Search code examples
pythonscikit-learntoarray

Using sklearn's toarray method results in the use of all RAM


In the following code on Google Colab when it reaches to the toarray method, it uses all the RAM. I looked for an answer and it's been suggested the use of HashingVectorizer. How can I implement it in the following code?

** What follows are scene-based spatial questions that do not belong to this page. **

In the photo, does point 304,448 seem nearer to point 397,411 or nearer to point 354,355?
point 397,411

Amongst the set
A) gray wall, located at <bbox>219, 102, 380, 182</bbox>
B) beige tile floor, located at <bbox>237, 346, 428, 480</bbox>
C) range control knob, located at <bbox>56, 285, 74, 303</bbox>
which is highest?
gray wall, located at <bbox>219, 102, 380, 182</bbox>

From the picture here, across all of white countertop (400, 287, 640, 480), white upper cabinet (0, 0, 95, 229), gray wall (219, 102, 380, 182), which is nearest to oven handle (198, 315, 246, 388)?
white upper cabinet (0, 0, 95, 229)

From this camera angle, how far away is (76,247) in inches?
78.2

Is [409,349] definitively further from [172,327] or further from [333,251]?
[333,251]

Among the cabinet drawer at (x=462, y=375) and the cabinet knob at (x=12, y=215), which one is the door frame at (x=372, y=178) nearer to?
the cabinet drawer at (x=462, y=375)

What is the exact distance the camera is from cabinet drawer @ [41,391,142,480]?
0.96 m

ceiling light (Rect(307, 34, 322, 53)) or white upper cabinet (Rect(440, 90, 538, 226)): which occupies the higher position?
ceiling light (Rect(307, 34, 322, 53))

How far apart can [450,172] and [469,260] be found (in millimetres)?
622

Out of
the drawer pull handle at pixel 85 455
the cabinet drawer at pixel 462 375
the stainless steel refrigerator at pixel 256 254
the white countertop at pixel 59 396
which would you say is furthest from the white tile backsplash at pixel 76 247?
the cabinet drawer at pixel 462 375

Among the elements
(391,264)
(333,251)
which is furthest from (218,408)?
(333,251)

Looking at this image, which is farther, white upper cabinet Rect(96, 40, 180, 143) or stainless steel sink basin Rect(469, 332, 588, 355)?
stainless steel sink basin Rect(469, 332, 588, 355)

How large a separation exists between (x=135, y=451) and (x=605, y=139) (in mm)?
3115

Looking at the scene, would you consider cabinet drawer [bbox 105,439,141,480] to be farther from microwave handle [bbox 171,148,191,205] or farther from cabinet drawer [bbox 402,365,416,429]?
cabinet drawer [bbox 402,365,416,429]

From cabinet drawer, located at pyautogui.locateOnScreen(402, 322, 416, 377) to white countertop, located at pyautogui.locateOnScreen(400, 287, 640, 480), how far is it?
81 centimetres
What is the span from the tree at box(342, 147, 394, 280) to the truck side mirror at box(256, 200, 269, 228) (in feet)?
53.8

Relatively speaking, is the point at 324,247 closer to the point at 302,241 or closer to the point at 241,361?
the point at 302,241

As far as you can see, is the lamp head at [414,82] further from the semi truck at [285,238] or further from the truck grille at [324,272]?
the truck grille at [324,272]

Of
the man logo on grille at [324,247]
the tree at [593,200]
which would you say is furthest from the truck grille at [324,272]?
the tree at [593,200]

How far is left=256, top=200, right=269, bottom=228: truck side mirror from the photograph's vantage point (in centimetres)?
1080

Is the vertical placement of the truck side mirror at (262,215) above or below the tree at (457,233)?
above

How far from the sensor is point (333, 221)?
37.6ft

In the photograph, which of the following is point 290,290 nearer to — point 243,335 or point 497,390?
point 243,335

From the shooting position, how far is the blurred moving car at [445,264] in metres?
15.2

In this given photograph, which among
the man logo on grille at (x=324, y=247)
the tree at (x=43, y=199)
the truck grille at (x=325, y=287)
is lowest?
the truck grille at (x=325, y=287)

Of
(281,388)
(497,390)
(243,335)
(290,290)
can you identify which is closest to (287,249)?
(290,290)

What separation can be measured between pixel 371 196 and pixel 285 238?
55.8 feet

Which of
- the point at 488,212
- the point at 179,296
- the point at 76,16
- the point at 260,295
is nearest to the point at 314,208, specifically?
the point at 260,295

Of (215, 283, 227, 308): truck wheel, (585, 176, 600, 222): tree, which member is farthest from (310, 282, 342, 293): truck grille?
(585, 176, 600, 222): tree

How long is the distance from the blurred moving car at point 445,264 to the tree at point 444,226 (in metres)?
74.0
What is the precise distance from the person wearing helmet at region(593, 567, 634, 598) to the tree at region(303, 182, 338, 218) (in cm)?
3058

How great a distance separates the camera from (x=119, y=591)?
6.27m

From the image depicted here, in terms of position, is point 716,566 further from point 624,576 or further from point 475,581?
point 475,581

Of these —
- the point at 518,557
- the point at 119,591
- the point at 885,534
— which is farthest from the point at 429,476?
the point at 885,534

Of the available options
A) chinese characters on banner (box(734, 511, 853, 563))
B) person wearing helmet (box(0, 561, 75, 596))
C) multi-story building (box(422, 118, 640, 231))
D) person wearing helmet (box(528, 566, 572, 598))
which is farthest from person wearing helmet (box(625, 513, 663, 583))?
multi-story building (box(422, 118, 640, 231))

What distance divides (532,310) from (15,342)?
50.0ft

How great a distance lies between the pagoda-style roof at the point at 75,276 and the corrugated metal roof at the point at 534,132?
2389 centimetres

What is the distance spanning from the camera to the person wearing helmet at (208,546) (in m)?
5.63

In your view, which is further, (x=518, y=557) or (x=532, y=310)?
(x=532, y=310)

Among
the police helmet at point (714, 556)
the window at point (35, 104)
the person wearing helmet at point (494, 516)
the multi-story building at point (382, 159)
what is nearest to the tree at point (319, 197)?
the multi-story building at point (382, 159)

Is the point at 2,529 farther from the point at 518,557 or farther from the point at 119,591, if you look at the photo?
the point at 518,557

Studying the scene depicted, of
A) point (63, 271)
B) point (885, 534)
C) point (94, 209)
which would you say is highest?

The shape of cv.fit_transform(data_list) is (324430, 351550)

# Loading the dataset
data = pd.read_csv("Language Detection.csv")
# value count for each language
data["Language"].value_counts()
# separating the independent and dependant features
X = data["Text"]
y = data["Language"]
# converting categorical variables to numerical
from sklearn.preprocessing import LabelEncoder
le = LabelEncoder()
y = le.fit_transform(y)
# creating a list for appending the preprocessed text
data_list = []
# iterating through all the text
for text in X:
    # removing the symbols and numbers
    text = re.sub(r'[!@#$(),n"%^*?:;~`0-9]', ' ', text)
    text = re.sub(r'[[]]', ' ', text)
    # converting the text to lower case
    text = text.lower()
    # appending to data_list
    data_list.append(text)
# creating bag of words using countvectorizer
from sklearn.feature_extraction.text import CountVectorizer
cv = CountVectorizer()
X = cv.fit_transform(data_list).toarray()
#train test splitting
from sklearn.model_selection import train_test_split
x_train, x_test, y_train, y_test = train_test_split(X, y, test_size = 0.20)
#model creation and prediction
from sklearn.naive_bayes import MultinomialNB
model = MultinomialNB()
model.fit(x_train, y_train)

Solution

  • Just don't use toarray. The output of the count vectorizer is a sparse matrix, which MultinomialNB should handle fine it seems.

    If you really want to use hashing, you should just be able to replace CountVectorizer by HashingVectorizer.